▶ [What is needed]: Pick out every line below that contains the word "point", and copy each of those lines in full.

▶ [Material for this task]:
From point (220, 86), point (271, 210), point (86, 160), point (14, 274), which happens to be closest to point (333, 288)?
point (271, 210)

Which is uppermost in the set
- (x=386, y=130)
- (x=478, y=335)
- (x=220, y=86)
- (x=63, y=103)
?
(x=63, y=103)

---

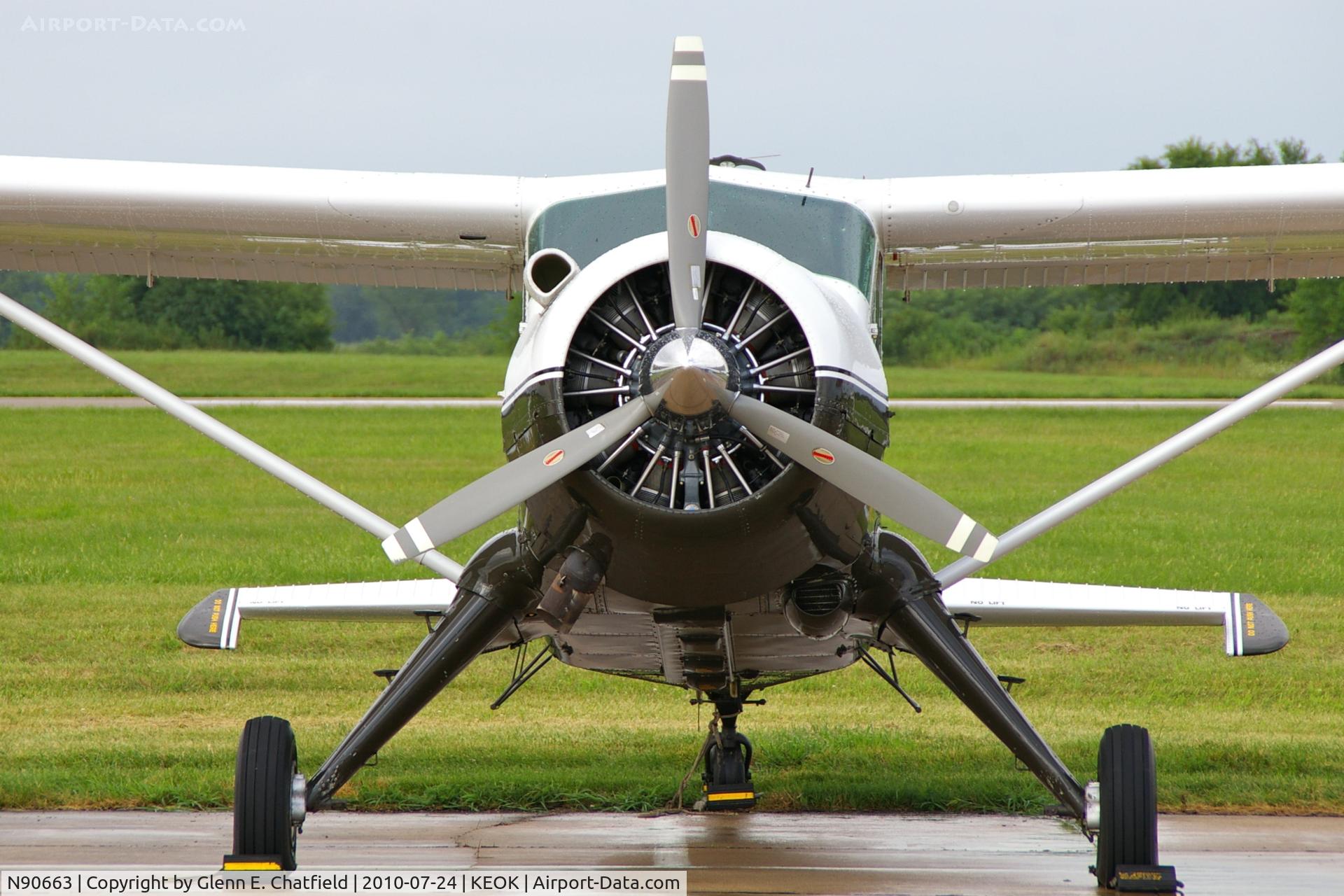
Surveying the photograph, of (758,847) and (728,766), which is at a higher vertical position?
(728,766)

...

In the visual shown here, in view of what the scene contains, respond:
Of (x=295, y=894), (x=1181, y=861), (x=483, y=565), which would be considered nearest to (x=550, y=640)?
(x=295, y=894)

▶ [Task answer]:
From point (220, 86), point (271, 210), point (86, 160), point (14, 274), which happens to be closest to point (333, 288)?
point (271, 210)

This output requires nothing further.